La auténtica incredulidad de la señora Peniston le permitió despedir a la señorita Stepney con un desdén que no presagiaba nada bueno para las perspectivas de ésta de heredar el vestido de brocado negro; pero los espíritus sordos a la razón suelen tener alguna fisura por la que se filtran las sospechas, y las insinuaciones de Grace no se desvanecieron como esperaba la señora Peniston.
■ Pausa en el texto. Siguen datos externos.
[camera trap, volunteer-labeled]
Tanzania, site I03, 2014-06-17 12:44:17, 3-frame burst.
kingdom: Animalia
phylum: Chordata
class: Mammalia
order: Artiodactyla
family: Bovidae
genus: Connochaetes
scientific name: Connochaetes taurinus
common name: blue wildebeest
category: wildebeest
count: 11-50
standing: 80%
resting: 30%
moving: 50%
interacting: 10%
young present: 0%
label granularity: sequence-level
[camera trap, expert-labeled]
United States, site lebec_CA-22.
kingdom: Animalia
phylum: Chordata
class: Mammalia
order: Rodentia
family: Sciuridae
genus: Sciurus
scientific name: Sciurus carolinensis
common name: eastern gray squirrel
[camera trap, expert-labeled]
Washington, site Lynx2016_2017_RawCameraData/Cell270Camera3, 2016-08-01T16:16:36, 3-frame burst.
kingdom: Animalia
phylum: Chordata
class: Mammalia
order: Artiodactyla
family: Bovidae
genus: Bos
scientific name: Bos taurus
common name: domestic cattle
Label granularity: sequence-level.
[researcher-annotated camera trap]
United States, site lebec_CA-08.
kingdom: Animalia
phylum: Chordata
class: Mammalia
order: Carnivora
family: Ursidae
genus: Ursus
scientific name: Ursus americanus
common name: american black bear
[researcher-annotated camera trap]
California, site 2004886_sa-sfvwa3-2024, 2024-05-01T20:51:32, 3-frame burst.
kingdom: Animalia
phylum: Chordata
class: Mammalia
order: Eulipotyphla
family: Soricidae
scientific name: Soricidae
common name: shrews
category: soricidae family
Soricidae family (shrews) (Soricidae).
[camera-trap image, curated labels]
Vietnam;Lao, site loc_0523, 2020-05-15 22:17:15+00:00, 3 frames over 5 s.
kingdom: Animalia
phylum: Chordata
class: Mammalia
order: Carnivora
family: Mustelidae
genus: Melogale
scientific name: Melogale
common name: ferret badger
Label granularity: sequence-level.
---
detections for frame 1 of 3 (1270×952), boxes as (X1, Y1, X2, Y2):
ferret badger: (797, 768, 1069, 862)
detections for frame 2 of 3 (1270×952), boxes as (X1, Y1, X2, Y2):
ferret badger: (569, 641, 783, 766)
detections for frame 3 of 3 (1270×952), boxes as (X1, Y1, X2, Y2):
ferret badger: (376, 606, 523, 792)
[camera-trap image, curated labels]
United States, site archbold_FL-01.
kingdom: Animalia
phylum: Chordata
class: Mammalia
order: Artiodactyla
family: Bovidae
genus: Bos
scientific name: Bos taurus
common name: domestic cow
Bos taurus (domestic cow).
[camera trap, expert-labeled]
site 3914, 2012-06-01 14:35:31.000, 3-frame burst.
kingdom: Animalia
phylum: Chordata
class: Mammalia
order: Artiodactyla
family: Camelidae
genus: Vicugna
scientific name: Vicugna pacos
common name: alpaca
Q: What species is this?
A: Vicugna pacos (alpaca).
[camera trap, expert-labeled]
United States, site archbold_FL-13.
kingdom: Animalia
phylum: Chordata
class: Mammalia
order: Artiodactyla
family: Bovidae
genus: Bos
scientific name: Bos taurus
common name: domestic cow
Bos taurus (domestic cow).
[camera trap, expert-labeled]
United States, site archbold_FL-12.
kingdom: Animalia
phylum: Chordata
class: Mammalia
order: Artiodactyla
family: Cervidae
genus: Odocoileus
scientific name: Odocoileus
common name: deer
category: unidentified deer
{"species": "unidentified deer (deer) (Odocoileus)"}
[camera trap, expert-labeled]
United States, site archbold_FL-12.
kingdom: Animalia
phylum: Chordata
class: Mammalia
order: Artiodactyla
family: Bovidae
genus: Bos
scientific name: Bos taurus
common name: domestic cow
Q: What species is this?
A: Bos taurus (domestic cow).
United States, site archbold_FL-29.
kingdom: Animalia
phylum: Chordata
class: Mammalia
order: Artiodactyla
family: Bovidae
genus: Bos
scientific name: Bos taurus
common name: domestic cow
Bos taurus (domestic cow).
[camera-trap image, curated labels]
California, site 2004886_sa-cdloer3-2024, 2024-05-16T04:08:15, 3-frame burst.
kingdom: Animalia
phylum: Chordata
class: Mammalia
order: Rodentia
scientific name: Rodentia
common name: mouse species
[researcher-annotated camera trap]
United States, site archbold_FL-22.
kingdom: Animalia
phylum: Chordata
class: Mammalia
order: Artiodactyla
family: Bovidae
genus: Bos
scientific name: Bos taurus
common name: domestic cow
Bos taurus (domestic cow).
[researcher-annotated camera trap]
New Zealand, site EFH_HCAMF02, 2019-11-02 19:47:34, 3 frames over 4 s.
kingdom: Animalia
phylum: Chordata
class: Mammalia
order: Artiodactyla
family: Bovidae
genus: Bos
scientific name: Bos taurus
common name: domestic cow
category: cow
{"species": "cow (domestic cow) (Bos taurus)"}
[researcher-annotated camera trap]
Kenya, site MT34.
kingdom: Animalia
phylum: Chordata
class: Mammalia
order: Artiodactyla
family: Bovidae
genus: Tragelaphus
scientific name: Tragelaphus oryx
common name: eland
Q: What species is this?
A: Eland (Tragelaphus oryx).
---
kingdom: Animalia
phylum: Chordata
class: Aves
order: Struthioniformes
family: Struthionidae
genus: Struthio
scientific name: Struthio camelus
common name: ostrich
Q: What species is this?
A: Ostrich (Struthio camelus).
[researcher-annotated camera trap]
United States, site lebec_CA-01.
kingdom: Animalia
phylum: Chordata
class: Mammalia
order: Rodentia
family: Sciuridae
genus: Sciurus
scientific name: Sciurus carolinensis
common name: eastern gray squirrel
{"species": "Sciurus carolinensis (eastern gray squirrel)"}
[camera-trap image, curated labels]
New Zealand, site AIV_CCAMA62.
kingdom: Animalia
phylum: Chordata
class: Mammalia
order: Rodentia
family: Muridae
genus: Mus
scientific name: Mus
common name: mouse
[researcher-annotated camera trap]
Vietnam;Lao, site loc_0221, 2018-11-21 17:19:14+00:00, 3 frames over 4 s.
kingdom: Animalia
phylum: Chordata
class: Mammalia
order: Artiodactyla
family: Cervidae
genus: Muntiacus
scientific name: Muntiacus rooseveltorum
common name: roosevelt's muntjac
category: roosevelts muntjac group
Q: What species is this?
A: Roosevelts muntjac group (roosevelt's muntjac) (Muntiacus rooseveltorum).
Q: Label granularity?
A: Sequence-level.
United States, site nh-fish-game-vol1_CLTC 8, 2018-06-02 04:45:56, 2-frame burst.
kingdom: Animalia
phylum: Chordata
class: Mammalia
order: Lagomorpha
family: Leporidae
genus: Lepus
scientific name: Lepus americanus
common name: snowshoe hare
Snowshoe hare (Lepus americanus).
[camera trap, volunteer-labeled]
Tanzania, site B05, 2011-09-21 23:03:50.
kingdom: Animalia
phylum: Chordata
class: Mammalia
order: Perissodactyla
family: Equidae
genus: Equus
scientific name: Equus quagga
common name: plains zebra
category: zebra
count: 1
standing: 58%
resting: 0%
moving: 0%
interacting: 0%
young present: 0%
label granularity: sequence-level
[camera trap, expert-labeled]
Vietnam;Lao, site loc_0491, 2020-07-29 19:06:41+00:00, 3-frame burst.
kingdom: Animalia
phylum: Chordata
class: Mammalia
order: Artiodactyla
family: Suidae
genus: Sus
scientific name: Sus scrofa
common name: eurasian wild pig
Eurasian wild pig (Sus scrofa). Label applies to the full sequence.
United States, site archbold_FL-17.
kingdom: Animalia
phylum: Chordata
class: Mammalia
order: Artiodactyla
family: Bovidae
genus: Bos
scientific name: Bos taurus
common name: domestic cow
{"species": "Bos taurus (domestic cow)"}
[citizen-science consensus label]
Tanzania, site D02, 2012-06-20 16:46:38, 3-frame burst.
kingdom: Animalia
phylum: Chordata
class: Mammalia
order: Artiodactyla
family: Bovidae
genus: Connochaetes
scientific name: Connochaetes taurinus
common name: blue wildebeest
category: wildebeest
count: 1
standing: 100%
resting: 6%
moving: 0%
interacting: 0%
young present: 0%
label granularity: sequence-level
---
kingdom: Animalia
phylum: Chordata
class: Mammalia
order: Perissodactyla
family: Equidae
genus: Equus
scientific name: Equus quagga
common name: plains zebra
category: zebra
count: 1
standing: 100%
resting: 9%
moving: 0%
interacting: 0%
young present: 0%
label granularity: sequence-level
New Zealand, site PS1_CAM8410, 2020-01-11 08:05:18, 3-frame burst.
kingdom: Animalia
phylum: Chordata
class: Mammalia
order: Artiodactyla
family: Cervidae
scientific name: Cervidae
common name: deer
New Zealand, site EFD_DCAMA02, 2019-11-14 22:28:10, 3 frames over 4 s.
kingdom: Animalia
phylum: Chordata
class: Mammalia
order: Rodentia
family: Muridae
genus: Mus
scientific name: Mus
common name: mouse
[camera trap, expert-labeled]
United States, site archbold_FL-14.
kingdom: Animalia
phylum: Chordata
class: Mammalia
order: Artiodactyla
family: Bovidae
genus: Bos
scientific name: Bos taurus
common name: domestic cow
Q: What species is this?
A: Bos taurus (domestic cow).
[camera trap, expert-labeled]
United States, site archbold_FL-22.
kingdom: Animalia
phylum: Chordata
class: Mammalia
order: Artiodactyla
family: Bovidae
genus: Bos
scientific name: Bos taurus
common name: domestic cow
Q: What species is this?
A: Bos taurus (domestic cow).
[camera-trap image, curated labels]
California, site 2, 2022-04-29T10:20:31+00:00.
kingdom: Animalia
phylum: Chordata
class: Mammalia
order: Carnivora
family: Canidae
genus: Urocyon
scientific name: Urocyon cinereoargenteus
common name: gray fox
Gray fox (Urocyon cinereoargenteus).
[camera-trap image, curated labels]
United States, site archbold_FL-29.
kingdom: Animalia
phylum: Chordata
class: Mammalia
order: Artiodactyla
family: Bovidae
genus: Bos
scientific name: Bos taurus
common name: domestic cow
Le disgustaban las escenas y su empeño en evitarlas la había llevado a mantenerse al margen de la vida de Lily y en especial de los detalles. En su juventud no se creía que las jóvenes necesitaran una vigilancia estrecha; en general se daba por sentado que se dedicaban a la legítima ocupación de prometerse y contraer matrimonio, y cualquier injerencia por parte de sus tutores naturales se consideraba tan injustificable como la intromisión repentina de un espectador en un determinado juego. Siempre había habido muchachas «frívolas», incluso en tiempos de la señora Peniston, pero su frivolidad se tenía, como máximo, por un mero exceso de ardor juvenil contra el cual no podía pronunciarse peor acusación que la de ser «impropio de una dama». La frivolidad moderna parecía sinónimo de inmoralidad, y la sola idea de inmoralidad era tan ofensiva para la señora Peniston como el olor de comida en el salón: se trataba de un concepto que su pensamiento se negaba a admitir.
No tenía ninguna intención inmediata de repetir a Lily lo que acababan de decirle, ni siquiera de intentar averiguar su veracidad por medio de un discreto interrogatorio. Hacerlo podía dar pie a una escena, y una escena en su estado de nerviosismo, después de la cena aún reciente, y con la cabeza todavía aturdida por las nuevas impresiones, era un riesgo que tenía la obligación de evitar. Sin embargo, en su interior quedó un poso de resentimiento contra su sobrina, tanto más denso cuanto que no iba a esclarecerlo ninguna discusión o explicación. Era horrible que una joven diera pábulo a murmuraciones; por muy infundadas que fueran, ella era la única culpable de su difusión. La señora Peniston se sentía como si se hubiera declarado una enfermedad contagiosa en la casa, condenándola a vivir en trémula proximidad con su contaminado mobiliario.